Question

The lowest possible temperature in outer space is $2.7K$. What is the rms speed of hydrogen molecules at this temperature? (The molar mass of hydrogen is $2 \times {10^{ - 3}}Kg/mol$).

Answer 1

According to the kinetic theory of gases, the square root mean velocity of the molecules of a gas is proportional to the square root of its absolute temperature.
Root mean square velocity of a gas is the square root of the mean of the squares of the velocities of individual molecules.

Complete step by step answer:
We know that the r.m.s. speed of a gas, ${v_{rms}} = \sqrt {\dfrac{{3RT}}{M}}$
This is also known as kinetic interpretation of temperature.
Where $R$ is the universal gas constant.
$R = 8.311Jmo{l^{ - 1}}{K^{ - 1}}$
$T$ is the absolute temperature
$M$ is molar mass of hydrogen
It is given that $T = 2.7K$ and $M = 2 \times {10^{ - 3}}Kg/mol$
The r.m.s. speed of hydrogen molecules is ${v_{rms}} = \sqrt {\dfrac{{3 \times 8.311 \times 2.7}}{{2 \times {{10}^{ - 3}}}}}$
Or ${v_{rms}} = 183.45m{s^{ - 1}}$
Or ${v_{rms}} = 1.83 \times {10^2}m{s^{ - 1}}$
Hence, the molecular speed of hydrogen molecules at $2.7K$ is $1.83 \times {10^2}m{s^{ - 1}}$.

Note:
Alternative approach to solve the given problem:
We know that the kinetic energy per molecule, $\dfrac{1}{2}m{v^2}_{rms} = \dfrac{3}{2}kT$
Or ${v_{rms}} = \sqrt {\dfrac{{3kT}}{m}}$
The above formula is the expression for r.m.s. speed of a gas molecule in terms of Boltzmann constant.
Where, $k$ is the Boltzmann constant
$k = 1.38 \times {10^{ - 23}}J{K^{ - 1}}$
$m$ is the mass of one gas molecule.
$m = \dfrac{M}{{{N_A}}}$
$M$ is the molar of a gas in $gmo{l^{ - 1}}$
${N_A}$ is Avogadro's number. ${N_A} = 6.022 \times {10^{ - 23}}$
It is given that $M = 2 \times {10^{ - 3}}Kgmo{l^{ - 1}}$
The r.m.s. speed of hydrogen molecules is
${v_{rms}} = \sqrt {\dfrac{{3{N_A}kT}}{M}}$
Substitute the required values in the above formula.
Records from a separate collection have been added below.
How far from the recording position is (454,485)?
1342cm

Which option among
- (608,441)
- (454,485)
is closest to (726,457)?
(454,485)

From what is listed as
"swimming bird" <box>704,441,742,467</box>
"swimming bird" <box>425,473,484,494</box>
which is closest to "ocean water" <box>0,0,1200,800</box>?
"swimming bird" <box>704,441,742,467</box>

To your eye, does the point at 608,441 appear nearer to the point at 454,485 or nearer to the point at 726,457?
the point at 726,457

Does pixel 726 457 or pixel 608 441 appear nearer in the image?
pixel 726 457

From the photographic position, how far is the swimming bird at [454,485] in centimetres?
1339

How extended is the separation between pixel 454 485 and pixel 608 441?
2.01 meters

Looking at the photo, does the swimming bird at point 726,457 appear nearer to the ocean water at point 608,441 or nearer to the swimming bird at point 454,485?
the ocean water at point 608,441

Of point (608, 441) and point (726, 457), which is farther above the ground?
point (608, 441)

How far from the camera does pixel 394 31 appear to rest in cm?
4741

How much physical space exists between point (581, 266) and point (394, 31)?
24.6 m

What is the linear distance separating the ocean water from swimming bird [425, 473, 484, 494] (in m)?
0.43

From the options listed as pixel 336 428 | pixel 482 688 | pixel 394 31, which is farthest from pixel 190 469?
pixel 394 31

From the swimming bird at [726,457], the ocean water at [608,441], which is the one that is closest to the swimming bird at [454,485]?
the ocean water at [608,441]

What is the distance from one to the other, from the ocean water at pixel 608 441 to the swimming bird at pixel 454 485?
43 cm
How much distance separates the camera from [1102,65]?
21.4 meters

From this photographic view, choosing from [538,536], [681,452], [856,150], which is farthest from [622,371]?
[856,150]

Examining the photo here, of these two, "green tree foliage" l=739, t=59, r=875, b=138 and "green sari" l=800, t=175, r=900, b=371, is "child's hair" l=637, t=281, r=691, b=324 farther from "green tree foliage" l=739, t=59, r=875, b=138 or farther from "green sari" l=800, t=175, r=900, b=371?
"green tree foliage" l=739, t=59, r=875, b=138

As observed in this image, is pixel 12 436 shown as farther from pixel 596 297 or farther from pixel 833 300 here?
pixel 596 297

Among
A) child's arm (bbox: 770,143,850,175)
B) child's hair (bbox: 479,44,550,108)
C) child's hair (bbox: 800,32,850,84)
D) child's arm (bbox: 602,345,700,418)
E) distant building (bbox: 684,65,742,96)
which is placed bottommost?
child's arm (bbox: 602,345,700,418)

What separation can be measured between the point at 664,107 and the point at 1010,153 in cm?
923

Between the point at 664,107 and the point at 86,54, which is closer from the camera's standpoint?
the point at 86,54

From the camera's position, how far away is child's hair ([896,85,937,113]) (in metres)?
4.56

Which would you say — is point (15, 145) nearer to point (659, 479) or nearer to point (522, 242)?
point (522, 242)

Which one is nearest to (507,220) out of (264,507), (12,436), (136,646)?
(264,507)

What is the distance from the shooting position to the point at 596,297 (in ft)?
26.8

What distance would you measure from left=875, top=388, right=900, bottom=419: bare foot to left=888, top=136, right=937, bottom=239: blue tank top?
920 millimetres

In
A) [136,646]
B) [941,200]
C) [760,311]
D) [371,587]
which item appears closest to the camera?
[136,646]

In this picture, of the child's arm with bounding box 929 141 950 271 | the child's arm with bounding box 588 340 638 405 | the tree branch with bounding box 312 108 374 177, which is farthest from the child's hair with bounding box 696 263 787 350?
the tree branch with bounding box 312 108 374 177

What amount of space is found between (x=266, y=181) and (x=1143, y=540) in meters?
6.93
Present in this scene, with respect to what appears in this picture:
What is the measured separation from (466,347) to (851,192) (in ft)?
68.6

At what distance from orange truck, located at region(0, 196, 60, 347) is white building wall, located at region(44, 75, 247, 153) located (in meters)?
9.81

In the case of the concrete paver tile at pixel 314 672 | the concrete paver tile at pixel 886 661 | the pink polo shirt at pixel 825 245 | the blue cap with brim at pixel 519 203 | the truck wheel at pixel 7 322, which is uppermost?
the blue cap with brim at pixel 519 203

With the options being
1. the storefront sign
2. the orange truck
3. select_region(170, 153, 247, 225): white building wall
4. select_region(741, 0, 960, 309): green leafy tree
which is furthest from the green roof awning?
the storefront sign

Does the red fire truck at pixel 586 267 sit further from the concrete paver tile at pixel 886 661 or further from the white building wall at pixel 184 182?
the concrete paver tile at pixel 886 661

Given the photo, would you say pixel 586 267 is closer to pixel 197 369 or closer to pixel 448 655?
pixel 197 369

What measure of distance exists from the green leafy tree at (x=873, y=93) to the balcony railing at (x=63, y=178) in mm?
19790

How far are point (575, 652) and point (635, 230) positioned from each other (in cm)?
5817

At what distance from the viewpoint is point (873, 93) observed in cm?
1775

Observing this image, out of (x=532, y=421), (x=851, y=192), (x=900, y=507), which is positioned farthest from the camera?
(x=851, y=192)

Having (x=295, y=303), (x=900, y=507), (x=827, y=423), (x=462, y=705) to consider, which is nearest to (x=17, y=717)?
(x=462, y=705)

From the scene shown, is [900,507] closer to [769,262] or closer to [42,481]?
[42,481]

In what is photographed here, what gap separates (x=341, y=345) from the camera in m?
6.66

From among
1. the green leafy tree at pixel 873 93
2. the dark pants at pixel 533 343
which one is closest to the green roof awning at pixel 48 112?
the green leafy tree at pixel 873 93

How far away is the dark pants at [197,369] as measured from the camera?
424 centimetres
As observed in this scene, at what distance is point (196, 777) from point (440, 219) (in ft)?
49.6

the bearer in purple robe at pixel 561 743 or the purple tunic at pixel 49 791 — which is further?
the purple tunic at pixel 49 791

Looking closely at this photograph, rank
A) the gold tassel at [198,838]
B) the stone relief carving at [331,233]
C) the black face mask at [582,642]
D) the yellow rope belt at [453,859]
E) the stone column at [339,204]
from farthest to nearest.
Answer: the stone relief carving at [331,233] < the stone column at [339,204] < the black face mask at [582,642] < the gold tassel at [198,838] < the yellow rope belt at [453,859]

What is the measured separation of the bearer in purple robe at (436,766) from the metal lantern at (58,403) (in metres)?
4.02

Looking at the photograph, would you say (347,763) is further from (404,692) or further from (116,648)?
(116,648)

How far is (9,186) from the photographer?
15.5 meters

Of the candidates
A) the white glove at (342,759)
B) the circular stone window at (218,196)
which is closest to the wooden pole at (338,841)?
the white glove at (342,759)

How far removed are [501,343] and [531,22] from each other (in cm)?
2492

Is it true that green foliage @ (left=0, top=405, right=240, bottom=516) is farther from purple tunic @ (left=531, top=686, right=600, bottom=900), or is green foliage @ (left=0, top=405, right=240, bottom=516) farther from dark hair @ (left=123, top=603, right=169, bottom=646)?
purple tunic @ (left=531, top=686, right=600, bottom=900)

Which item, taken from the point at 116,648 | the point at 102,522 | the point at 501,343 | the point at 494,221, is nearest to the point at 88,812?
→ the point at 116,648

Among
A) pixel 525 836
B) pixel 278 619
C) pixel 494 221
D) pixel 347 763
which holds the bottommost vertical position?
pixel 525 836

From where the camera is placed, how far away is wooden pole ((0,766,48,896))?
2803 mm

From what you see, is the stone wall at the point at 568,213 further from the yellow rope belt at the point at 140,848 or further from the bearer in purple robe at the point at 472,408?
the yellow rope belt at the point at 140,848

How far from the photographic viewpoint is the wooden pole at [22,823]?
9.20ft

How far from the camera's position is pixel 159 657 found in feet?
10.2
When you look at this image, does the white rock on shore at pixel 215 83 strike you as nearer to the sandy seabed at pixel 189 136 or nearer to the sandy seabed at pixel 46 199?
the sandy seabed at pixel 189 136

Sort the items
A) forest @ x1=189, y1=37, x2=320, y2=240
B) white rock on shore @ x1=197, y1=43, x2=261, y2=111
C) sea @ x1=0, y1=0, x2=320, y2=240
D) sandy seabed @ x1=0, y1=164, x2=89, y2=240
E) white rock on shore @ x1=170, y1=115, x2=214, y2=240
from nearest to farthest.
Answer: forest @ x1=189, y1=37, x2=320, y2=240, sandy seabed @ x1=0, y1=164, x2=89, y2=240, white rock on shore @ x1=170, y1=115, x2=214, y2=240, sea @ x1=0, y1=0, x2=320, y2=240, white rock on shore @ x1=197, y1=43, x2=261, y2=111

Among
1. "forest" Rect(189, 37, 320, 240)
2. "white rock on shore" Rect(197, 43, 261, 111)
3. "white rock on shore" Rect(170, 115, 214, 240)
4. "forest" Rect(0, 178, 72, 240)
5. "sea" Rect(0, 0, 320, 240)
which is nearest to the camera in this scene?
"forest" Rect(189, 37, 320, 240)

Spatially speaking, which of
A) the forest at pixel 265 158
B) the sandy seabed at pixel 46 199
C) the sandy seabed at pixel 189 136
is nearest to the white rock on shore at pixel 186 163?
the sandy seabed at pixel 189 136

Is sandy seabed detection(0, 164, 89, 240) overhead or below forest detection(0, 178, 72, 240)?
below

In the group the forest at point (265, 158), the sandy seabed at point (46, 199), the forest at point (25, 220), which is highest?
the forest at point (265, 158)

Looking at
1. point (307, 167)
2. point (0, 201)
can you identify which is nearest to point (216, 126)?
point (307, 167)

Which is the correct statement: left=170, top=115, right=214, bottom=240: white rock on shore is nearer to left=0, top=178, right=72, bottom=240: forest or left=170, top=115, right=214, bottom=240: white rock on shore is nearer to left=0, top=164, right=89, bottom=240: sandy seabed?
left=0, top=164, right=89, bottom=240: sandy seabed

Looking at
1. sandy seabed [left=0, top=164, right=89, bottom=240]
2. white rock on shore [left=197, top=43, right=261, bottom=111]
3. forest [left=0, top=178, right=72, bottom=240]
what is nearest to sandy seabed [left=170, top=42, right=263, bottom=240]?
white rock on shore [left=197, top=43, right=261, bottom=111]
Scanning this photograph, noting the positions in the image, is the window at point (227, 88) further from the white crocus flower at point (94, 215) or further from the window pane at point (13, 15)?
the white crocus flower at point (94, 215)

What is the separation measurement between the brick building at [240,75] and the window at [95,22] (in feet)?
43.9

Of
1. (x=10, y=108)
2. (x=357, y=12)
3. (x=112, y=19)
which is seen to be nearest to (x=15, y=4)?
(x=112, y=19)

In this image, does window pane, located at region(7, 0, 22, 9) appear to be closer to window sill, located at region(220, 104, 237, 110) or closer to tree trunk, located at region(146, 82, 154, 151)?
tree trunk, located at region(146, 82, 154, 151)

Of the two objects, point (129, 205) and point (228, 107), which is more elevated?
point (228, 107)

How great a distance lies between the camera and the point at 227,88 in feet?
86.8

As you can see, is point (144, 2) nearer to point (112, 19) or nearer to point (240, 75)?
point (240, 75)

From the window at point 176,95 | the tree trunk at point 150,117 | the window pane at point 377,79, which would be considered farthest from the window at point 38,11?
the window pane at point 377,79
We got,
${v_{rms}} = \sqrt {\dfrac{{3 \times 2.022 \times {{10}^{23}} \times 1.38 \times {{10}^{ - 23}} \times 2.7}}{{2 \times {{10}^{ - 3}}}}}$
Calculate the above mathematical expression.
${v_{rms}} = 183.45m{s^{ - 1}}$
Or ${v_{rms}} = 1.83 \times {10^2}m{s^{ - 1}}$

The r.m.s. speed in terms of pressure $\left( P \right)$ of gas, ${v_{rms}} = \sqrt {\dfrac{{3P}}{\rho }}$
Where $\rho$ is the density of the gas.
The kinetic energy $\left( {\dfrac{3}{2}kT} \right)$ per molecule is independent of the mass of the molecule. It only depends upon the absolute temperature of the gas.